GIVEN EXERCISE
Extract the complete listing and repeat it word for word.
BEGIN
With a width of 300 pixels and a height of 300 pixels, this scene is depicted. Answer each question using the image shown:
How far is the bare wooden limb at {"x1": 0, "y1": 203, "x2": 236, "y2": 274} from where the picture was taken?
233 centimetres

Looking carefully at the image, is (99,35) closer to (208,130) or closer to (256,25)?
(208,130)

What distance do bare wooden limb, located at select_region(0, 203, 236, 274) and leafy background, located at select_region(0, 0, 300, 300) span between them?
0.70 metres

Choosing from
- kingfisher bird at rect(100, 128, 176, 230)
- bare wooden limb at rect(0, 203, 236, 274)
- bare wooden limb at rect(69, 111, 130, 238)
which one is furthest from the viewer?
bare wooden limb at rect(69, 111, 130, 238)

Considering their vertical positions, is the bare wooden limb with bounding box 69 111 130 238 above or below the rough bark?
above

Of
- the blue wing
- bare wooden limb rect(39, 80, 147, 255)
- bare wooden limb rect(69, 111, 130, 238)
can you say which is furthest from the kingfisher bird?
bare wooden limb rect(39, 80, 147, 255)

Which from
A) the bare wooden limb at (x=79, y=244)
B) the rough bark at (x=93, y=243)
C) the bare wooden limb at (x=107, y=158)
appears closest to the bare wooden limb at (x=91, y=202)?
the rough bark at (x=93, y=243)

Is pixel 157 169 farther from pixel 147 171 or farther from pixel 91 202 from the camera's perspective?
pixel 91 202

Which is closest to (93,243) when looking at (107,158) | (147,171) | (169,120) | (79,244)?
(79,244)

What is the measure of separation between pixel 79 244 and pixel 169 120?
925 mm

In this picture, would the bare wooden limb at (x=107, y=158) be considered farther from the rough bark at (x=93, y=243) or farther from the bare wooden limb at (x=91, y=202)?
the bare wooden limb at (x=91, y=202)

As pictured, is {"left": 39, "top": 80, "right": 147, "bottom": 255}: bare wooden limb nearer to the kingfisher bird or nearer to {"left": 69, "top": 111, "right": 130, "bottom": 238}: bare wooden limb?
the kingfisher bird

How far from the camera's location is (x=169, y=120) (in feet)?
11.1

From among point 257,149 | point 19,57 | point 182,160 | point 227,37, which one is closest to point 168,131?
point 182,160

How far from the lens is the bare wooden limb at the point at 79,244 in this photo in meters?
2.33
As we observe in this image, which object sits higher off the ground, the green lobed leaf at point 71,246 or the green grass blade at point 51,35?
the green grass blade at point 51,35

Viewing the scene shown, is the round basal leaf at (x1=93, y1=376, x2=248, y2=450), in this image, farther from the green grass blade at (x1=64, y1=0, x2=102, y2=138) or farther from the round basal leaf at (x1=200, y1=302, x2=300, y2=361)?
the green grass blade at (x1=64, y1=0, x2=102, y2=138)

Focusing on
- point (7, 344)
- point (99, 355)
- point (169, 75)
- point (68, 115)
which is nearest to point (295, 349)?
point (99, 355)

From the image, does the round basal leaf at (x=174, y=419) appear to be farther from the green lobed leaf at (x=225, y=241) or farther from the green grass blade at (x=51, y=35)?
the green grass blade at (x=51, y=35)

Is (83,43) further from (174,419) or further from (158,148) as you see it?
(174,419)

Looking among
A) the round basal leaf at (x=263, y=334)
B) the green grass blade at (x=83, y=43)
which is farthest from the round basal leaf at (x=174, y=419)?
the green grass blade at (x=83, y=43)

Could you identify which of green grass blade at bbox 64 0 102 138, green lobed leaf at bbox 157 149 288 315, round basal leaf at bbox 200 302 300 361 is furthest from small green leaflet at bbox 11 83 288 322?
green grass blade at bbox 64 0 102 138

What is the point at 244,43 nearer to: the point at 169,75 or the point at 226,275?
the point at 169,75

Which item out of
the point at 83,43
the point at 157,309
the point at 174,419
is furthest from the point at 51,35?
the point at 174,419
END
COMPLETE ANSWER
With a width of 300 pixels and a height of 300 pixels, this scene is depicted. Answer each question using the image shown:
How far is the bare wooden limb at {"x1": 0, "y1": 203, "x2": 236, "y2": 274} from where the picture was taken?
233 centimetres

Looking carefully at the image, is (99,35) closer to (208,130) or closer to (256,25)?
(208,130)

What distance do bare wooden limb, located at select_region(0, 203, 236, 274) and leafy background, located at select_region(0, 0, 300, 300) span between them?
0.70 metres

Choosing from
- kingfisher bird at rect(100, 128, 176, 230)
- bare wooden limb at rect(0, 203, 236, 274)
- bare wooden limb at rect(69, 111, 130, 238)
which one is furthest from the viewer?
bare wooden limb at rect(69, 111, 130, 238)

Considering their vertical positions, is the bare wooden limb with bounding box 69 111 130 238 above or below the rough bark?
above

Of
- the blue wing
- bare wooden limb rect(39, 80, 147, 255)
- bare wooden limb rect(69, 111, 130, 238)
can you say which is furthest from the kingfisher bird?
bare wooden limb rect(39, 80, 147, 255)

Which from
A) the bare wooden limb at (x=79, y=244)
B) the rough bark at (x=93, y=243)
C) the bare wooden limb at (x=107, y=158)
appears closest to the bare wooden limb at (x=91, y=202)?
the rough bark at (x=93, y=243)

Is pixel 157 169 farther from pixel 147 171 or farther from pixel 91 202 from the camera's perspective?
pixel 91 202

Which is closest to (93,243) when looking at (107,158) | (147,171) | (169,120) | (79,244)?
(79,244)

What is the measure of separation between pixel 79 244 and pixel 169 120?
925 mm

In this picture, would the bare wooden limb at (x=107, y=158) be considered farther from the rough bark at (x=93, y=243) or farther from the bare wooden limb at (x=91, y=202)?
the bare wooden limb at (x=91, y=202)

As pictured, is {"left": 39, "top": 80, "right": 147, "bottom": 255}: bare wooden limb nearer to the kingfisher bird or nearer to {"left": 69, "top": 111, "right": 130, "bottom": 238}: bare wooden limb?
the kingfisher bird

How far from the camera's location is (x=169, y=120) (in feet)?
11.1

From among point 257,149 | point 19,57 | point 182,160 | point 227,37, which one is closest to point 168,131?
point 182,160

How far from the lens is the bare wooden limb at the point at 79,244 in this photo in meters?
2.33
As we observe in this image, which object sits higher off the ground, the green lobed leaf at point 71,246 or the green grass blade at point 51,35?
the green grass blade at point 51,35

Viewing the scene shown, is the round basal leaf at (x1=93, y1=376, x2=248, y2=450), in this image, farther from the green grass blade at (x1=64, y1=0, x2=102, y2=138) or farther from the round basal leaf at (x1=200, y1=302, x2=300, y2=361)?
the green grass blade at (x1=64, y1=0, x2=102, y2=138)

Focusing on
- point (7, 344)
- point (99, 355)
- point (169, 75)
- point (68, 115)
which is nearest to point (295, 349)?
point (99, 355)

From the image, does the round basal leaf at (x=174, y=419) appear to be farther from the green lobed leaf at (x=225, y=241) or farther from the green grass blade at (x=51, y=35)?
the green grass blade at (x=51, y=35)

Is (83,43) further from (174,419) or further from (158,148) as you see it?
(174,419)

Looking among
A) the round basal leaf at (x=263, y=334)
B) the green grass blade at (x=83, y=43)
which is farthest from the round basal leaf at (x=174, y=419)?
the green grass blade at (x=83, y=43)

Could you identify which of green grass blade at bbox 64 0 102 138, green lobed leaf at bbox 157 149 288 315, round basal leaf at bbox 200 302 300 361 is furthest from small green leaflet at bbox 11 83 288 322?
green grass blade at bbox 64 0 102 138

What is the point at 244,43 nearer to: the point at 169,75 or the point at 226,275?
the point at 169,75

Which item out of
the point at 83,43
the point at 157,309
the point at 174,419
is furthest from the point at 51,35?
the point at 174,419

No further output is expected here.